• Problem to solve:
Render the data as a Markdown table with the columns Row and Line, beginning at the line containing "How far does the blurred" and continuing through the end of the data, with blank lines omitted.

• Records provided:
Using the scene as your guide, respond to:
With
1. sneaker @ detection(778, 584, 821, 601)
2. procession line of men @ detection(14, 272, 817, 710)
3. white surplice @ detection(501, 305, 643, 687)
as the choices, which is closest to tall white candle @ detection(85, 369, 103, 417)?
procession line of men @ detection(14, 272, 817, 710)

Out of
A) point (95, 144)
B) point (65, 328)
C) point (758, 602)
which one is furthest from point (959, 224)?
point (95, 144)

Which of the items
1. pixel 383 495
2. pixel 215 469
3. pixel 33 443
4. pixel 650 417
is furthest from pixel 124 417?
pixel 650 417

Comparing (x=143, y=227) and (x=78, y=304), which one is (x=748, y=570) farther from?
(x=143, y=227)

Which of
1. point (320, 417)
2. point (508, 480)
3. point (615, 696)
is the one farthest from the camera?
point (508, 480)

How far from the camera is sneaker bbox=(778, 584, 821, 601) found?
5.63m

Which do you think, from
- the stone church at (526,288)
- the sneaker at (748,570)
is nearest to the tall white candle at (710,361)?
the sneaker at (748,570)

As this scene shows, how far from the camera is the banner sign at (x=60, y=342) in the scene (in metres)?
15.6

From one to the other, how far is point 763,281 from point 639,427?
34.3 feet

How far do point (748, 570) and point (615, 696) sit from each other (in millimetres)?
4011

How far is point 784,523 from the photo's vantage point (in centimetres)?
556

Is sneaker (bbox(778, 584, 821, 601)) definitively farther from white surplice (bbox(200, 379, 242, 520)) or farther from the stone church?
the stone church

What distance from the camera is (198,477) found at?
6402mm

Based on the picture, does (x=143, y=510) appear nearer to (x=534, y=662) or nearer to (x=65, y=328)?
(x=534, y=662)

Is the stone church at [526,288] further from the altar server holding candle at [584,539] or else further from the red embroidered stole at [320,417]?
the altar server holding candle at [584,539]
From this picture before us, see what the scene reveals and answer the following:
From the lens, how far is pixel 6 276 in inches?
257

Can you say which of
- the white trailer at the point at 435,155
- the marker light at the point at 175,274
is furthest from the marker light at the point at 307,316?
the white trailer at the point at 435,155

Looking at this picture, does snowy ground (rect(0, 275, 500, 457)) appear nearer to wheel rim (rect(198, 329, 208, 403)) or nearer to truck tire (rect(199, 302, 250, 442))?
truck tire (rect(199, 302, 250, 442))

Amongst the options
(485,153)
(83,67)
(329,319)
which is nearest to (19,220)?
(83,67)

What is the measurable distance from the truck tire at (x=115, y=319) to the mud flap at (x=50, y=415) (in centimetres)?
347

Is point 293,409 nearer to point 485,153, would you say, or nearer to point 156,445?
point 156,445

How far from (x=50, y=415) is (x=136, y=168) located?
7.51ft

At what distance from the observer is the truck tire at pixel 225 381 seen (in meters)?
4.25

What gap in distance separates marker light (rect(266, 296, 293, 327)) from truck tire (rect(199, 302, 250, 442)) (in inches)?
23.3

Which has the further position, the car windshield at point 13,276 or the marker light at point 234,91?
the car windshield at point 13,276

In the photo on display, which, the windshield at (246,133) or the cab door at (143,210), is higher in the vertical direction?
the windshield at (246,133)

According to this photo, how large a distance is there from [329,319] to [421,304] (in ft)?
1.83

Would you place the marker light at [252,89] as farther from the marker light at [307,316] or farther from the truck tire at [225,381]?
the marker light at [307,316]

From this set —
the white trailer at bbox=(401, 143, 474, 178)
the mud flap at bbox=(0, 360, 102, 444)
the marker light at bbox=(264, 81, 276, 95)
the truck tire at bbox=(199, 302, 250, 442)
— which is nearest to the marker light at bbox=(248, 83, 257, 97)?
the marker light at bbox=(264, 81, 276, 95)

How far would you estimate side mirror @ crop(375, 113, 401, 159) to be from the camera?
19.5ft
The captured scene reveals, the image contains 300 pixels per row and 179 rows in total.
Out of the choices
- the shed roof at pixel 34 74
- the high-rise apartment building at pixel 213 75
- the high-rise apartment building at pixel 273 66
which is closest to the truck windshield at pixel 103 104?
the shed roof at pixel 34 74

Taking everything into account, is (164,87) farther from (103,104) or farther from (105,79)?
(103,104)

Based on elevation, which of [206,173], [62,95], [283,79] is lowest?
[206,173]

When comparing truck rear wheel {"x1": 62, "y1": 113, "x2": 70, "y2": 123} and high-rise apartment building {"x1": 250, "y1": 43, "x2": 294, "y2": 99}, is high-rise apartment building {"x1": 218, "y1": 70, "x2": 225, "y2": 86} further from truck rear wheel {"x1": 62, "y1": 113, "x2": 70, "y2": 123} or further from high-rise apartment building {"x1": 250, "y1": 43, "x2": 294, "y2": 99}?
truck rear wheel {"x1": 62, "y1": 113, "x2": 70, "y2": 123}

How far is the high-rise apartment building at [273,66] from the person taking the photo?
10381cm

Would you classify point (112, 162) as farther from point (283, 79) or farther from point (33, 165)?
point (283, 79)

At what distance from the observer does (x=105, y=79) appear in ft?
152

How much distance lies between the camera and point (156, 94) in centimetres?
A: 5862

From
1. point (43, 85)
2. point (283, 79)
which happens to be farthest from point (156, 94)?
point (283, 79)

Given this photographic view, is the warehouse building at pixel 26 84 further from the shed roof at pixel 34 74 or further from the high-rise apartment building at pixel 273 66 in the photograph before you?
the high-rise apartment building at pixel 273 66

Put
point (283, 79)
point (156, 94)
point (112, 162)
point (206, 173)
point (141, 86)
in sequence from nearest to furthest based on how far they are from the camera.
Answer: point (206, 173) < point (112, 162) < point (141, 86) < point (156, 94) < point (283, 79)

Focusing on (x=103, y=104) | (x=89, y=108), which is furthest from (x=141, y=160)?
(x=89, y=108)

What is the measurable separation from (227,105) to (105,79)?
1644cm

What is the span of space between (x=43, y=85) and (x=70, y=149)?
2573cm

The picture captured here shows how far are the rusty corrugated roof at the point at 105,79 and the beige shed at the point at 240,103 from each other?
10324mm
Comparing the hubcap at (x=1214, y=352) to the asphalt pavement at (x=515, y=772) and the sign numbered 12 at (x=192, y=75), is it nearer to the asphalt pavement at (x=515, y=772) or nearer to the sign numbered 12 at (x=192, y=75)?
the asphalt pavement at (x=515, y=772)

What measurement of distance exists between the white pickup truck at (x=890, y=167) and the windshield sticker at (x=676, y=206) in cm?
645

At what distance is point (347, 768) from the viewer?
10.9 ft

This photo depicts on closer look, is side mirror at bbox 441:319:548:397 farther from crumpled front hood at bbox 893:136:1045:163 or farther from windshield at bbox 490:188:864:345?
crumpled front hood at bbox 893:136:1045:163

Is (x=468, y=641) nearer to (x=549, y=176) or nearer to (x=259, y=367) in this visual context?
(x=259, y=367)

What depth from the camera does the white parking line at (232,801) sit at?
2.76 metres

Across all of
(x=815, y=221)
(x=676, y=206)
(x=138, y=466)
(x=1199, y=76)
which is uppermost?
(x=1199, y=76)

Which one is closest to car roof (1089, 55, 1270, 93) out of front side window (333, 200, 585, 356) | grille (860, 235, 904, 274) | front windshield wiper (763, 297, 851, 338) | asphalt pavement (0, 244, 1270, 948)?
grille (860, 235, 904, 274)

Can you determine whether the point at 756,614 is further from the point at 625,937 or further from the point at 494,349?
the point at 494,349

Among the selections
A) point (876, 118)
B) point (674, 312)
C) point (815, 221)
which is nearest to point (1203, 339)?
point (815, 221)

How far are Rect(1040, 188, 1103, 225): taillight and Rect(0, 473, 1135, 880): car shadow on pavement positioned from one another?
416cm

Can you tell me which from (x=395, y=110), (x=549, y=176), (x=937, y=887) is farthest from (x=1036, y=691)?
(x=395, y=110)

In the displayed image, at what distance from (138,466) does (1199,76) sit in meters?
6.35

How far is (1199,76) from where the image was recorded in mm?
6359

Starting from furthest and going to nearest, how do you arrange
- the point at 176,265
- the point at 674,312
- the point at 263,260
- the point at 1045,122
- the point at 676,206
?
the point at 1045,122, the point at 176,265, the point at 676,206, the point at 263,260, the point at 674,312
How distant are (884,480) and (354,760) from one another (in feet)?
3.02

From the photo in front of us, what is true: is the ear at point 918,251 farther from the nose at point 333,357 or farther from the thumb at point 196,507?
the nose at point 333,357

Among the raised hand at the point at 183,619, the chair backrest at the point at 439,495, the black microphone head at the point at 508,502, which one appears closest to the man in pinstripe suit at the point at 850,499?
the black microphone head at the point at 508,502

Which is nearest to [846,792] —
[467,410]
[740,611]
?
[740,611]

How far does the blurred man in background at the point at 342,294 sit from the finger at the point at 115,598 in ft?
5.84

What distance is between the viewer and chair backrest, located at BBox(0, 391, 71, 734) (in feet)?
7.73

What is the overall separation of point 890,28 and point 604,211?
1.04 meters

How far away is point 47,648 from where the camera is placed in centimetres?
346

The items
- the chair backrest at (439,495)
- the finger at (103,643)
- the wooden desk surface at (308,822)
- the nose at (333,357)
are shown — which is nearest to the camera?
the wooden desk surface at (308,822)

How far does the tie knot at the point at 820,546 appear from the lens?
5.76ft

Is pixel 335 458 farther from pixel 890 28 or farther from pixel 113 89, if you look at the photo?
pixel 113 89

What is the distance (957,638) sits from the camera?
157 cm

• Correct answer:
| Row | Line |
|---|---|
| 1 | How far does the blurred man in background at the point at 342,294 sit from the finger at the point at 115,598 in ft? |
| 2 | 5.84 |
| 3 | What distance is between the viewer and chair backrest, located at BBox(0, 391, 71, 734) (in feet)? |
| 4 | 7.73 |
| 5 | What is the overall separation of point 890,28 and point 604,211? |
| 6 | 1.04 meters |
| 7 | How far away is point 47,648 from where the camera is placed in centimetres? |
| 8 | 346 |
| 9 | The items |
| 10 | - the chair backrest at (439,495) |
| 11 | - the finger at (103,643) |
| 12 | - the wooden desk surface at (308,822) |
| 13 | - the nose at (333,357) |
| 14 | are shown — which is nearest to the camera? |
| 15 | the wooden desk surface at (308,822) |
| 16 | How far does the tie knot at the point at 820,546 appear from the lens? |
| 17 | 5.76ft |
| 18 | Is pixel 335 458 farther from pixel 890 28 or farther from pixel 113 89, if you look at the photo? |
| 19 | pixel 113 89 |
| 20 | What is the distance (957,638) sits from the camera? |
| 21 | 157 cm |